- Born: c. 1934
- Origin: Chicago, U.S.
- Died: c. 1973
- Genres: R&B
- Occupations: Percussionist; lyricist; singer;
- Instruments: Maracas; vocals;
- Years active: c. 1950–1964
- Label: Chess

= Jerome Green =

American percussionist (c. 1934 – c. 1973)

Jerome Green (c. 1934) was an American percussionist, lyricist and singer, known for playing maracas and acting as Bo Diddley's foil in his performances and on his recordings in the 1950s and early 1960s.

==Biography==
Green grew up in Chicago, and was a neighbor of Ellas McDaniel, later known as Bo Diddley, who was older by a few years. According to some sources, Green played tuba, but, when Bo Diddley performed on street corners and outside theaters from about 1950, he used Green to collect money from bystanders. Needing to add percussion to boost his sound, but not wanting to have to carry a drum kit between venues, he recruited Green to play maracas, which he made out of toilet floats filled with dried black-eyed peas.

Bo Diddley said: "I taught Jerome how to play those maracas... They gave.. the unique sound, that jungle-type rhythm feel..". Referring to himself, Green, and bassist Roosevelt Jackson, he commented: "We used to be three dudes going down the street with a washtub, a little raggedy guitar and another cat with maracas... We would go into the club and we would stand right by the front door because we weren’t old enough to be in there. We would play for people and pass the hat....".

When Bo Diddley first recorded for Chess Records in March 1955, Green played maracas on the songs "I'm a Man" and "Bo Diddley". The record reached number 1 on the Billboard R&B chart. Green continued to perform as a member of Bo Diddley's band, in performances and on recordings, and toured with him until the early 1960s.

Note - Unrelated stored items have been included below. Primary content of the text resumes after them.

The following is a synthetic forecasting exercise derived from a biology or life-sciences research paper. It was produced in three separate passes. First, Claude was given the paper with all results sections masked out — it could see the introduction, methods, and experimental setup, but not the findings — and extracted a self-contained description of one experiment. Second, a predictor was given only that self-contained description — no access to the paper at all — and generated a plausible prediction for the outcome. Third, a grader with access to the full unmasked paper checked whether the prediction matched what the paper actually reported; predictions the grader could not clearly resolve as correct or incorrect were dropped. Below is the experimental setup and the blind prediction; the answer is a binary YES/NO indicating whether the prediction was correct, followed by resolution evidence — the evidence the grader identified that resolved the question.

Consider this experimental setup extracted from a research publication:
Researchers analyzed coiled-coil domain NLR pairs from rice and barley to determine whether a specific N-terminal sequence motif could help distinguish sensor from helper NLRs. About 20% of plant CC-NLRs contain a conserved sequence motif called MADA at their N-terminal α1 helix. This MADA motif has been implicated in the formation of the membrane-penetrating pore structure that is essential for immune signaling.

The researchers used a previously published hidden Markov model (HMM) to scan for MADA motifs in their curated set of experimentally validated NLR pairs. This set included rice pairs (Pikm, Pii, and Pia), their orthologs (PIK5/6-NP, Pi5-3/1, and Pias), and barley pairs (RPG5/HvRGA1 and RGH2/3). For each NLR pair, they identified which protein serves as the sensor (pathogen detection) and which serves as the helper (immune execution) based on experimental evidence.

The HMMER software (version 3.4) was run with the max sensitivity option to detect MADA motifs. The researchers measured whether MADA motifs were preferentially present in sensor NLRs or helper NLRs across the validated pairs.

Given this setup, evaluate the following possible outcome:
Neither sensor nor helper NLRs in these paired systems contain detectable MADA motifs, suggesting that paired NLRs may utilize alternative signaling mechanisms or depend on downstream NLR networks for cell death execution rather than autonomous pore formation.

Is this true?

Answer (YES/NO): NO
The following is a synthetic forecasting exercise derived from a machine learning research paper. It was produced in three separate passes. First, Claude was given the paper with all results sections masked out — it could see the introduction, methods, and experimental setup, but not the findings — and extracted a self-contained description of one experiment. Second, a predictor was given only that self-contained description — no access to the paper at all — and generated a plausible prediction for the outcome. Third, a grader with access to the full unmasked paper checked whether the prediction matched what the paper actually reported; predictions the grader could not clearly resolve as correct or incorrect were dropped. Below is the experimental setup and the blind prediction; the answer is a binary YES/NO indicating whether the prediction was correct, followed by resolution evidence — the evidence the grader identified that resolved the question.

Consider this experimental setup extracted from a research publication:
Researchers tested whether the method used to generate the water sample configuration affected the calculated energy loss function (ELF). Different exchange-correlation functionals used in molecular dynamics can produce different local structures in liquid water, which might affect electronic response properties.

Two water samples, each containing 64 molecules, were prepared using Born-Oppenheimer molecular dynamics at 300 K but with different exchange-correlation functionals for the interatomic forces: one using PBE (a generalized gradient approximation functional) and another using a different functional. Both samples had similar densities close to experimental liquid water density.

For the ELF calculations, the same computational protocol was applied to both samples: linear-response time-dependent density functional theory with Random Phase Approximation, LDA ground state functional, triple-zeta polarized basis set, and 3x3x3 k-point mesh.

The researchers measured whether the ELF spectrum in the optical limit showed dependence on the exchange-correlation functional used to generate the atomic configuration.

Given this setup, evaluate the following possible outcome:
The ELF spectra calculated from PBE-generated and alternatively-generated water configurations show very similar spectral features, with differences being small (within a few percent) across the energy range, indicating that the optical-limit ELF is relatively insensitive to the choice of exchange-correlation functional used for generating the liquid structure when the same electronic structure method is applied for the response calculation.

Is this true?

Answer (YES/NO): NO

He also played maracas on Chess label recordings by Chuck Berry - including his first recording, "Maybellene" - Billy Boy Arnold, Billy Stewart, and Willie Dixon, among others.

Green also contributed lyrics and vocals to some of Bo Diddley's recordings. He is credited with writing "Bring It to Jerome", the B-side of Bo Diddley's third single, "Pretty Thing", on which he and Bo Diddley shared vocals. On "Say Man", which became Bo Diddley's biggest chart hit in 1959 and which was edited from a jam session in the recording studio, he and Green traded insults in the style of the word game known as the Dozens. Writer Elijah Wald commented: "Although they didn't mention mothers, it was otherwise a typical street corner exchange, starting with jokes about each other's girlfriends and moving on to personal signifying".

Green's performances on maracas, often using two or more in each hand, were an influence on 1960s British R&B groups including the Rolling Stones, the Pretty Things, the Animals (who mentioned Green in their 1964 song "Story of Bo Diddley", and in 1965's Club A-GO-GO), Them, and Manfred Mann, all of whom incorporated the use of maracas in their shows. On the Rolling Stones' first British tour in 1963, when they supported Bo Diddley and the Everly Brothers, Keith Richards took on the role of Green's "minder". In his autobiography, Life, Richards said: "I took over the job of being Jerome's roadie for some reason. We liked each other a lot, and he was great fun... There'd be this cry backstage, Anyone seen Jerome? And I'd say, I bet I know where he is. He'll be in the nearest pub from backstage.... I'd zip round to the pub nearest to the backstage and there'd be Jerome and he'd be talking to the locals and they'd all be buying him drinks because they didn't often meet a six-foot black man from Chicago...".

Green played and recorded with Bo Diddley until late 1964, when he married and decided to cease performing. He died in or around 1973, according to some sources in New York City.